Within the tumour microenvironment (TME), adipocytes are transformed into so-called cancer-associated adipocytes (CAAs). De-differentiation of mature adipocytes and reprogramming into CAAs is a well-known event in cancer development, however the bulk of data has been generated from breast cancer and melanoma models, limiting the extension of conclusions to ovarian cancer (OC). OC is the fifth most common cancer in European females and the deadliest of all gynecological malignancies, with >60,000 new cases annually in the European Union and the United States and an overall 5-year survival rate of ~40%. Several features contribute to the fatal nature of OC, which distinguish it from other human cancers. These features concern primarily the role of peritoneal fluid in cancer cell spread within the abdominal cavity and that the omentum (a visceral protective adipose structure) constitutes the primary site of OC metastasis in contrast to other cancers. Recently, it has been described that EVs in the TME of OC (i.e., in ascites) carry numerous proteins associated with a short relapse-free survival, including molecules possibly derived from adipocytes. Moreover, tumor cells surviving chemotherapy can trigger disease recurrence by invading the peritoneum or omentum and establishing metastatic lesions. Conditional resistance is also modulated by interactions with host cells (such as adipocytes), which therefore represent an unexplored potential target to overcome therapy resistance. We believe that a better understanding of the ascites-driven reprogramming suffered by adipocytes in OC will help to design better therapeutic strategies.

■ **TASKS TO CARRY OUT**:
**A)** In the passage on ovarian cancer and adipocytes, what is named as the primary site of ovarian cancer metastasis?
**B)** Carry on the passage on ovarian cancer and adipocytes, writing on from its last sentence.
The records that follow are from a different source than the passage on ovarian cancer and adipocytes.

■ **INPUT DATA**:
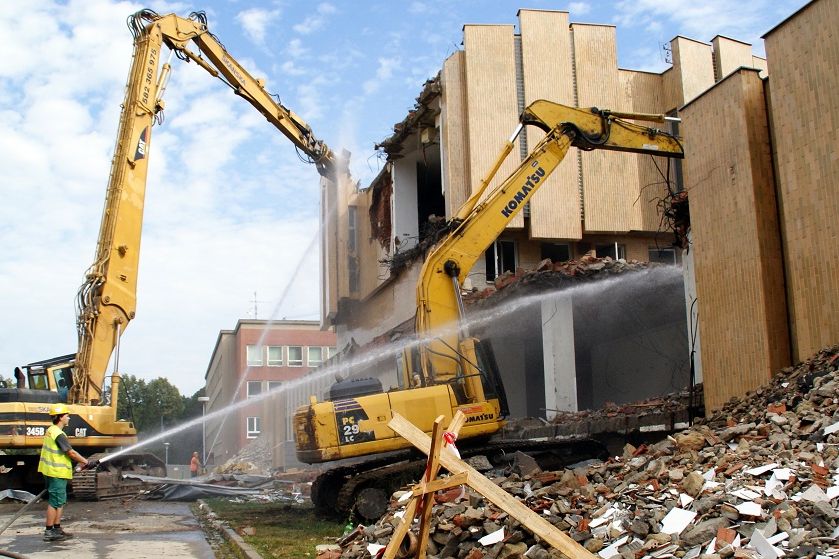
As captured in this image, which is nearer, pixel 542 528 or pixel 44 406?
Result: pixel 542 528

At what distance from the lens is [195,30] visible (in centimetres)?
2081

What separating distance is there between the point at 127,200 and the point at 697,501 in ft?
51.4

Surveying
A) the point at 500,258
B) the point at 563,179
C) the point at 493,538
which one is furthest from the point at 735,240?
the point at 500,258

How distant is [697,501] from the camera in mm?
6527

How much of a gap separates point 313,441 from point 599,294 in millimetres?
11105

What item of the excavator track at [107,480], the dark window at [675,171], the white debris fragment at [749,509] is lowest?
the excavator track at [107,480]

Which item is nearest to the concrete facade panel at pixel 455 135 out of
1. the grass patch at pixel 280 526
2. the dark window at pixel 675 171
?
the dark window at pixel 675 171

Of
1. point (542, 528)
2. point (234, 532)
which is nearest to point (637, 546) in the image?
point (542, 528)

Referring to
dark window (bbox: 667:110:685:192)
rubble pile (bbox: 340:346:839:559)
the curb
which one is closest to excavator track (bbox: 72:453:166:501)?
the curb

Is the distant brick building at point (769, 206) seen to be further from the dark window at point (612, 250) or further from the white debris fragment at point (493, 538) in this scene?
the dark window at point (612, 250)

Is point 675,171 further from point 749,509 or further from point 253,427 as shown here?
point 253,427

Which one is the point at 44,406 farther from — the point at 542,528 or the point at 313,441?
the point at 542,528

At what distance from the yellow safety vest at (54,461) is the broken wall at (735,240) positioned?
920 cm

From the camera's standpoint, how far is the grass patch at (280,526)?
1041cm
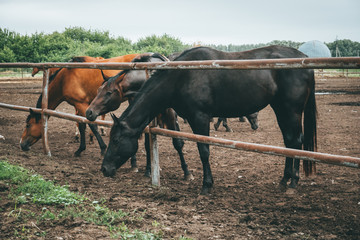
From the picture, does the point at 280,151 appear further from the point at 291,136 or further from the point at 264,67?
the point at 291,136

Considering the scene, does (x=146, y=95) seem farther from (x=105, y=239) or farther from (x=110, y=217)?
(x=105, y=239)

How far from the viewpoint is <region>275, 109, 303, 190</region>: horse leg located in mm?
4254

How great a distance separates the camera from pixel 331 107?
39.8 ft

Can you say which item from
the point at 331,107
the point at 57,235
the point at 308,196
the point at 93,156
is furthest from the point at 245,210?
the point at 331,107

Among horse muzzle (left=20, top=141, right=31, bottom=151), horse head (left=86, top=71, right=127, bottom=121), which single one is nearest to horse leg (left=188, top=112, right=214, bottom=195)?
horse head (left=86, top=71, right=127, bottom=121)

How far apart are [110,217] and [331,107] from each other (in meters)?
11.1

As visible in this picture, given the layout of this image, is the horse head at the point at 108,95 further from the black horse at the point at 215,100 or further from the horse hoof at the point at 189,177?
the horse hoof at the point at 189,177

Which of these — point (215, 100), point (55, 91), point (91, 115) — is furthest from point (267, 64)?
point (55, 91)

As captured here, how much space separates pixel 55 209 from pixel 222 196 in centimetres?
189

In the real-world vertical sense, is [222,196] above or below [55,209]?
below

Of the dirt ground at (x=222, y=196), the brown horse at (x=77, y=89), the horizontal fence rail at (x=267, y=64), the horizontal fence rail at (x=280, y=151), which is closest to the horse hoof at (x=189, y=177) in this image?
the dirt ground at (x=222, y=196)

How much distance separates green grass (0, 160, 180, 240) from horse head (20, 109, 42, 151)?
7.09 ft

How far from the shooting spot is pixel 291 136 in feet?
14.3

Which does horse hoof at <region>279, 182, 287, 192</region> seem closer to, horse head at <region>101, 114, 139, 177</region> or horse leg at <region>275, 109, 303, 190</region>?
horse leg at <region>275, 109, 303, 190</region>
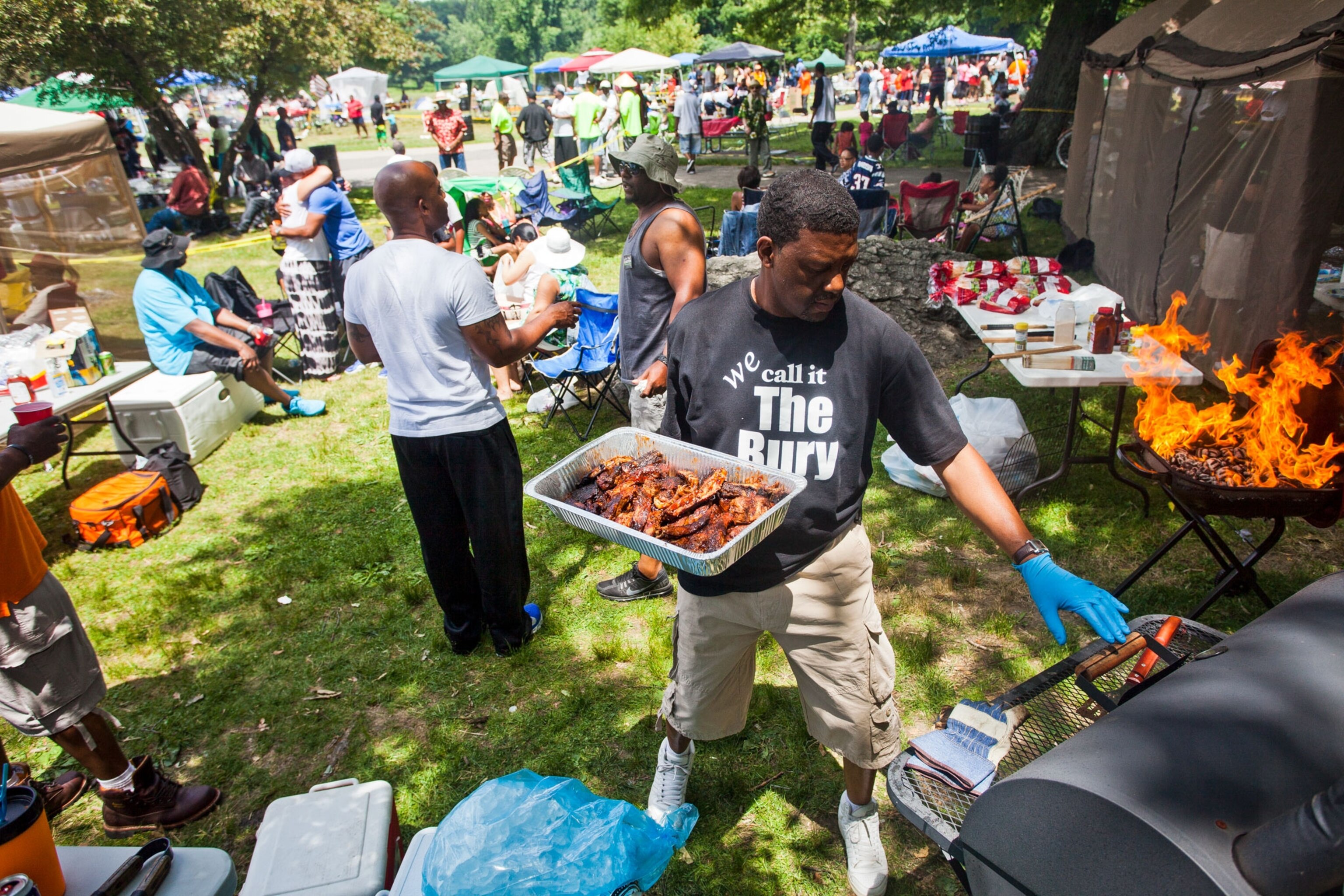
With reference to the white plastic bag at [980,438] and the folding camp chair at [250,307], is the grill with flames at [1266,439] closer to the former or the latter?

■ **RESULTS FOR THE EXERCISE**:
**A)** The omentum, a visceral protective adipose structure.

**B)**
In summary, our research group wants to deepen into the molecular changes suffered by adipocytes under stress conditions such as cancer-driven inflammation, and how these changes impact EV release and function. We hypothesise that CAA-derived EVs may exert a pro-tumorigenic role not only by affecting tumour cell growth and chemoresistance of cells but also by exerting an immunomodulation of other host cells such as macrophages or NK cells.
Other research projects
In addition to the biology of adipocytes and adipocyte-derived EVs, we are also interested in the application of state-of-the-art techniques for the analysis of EVs (like fluorescent nano-flow cytometry or proteomics) and the use of EVs as potential therapeutic approaches.
To this aim, we work on parallel projects including the development of recombinant EVs (in collaboration with AG Pogge) as well as the functional analysis of mesenchymal stromal cell-derived EVs as new therapeutic tools in inflammatory diseases (in collaboration with AG Casado in Spain).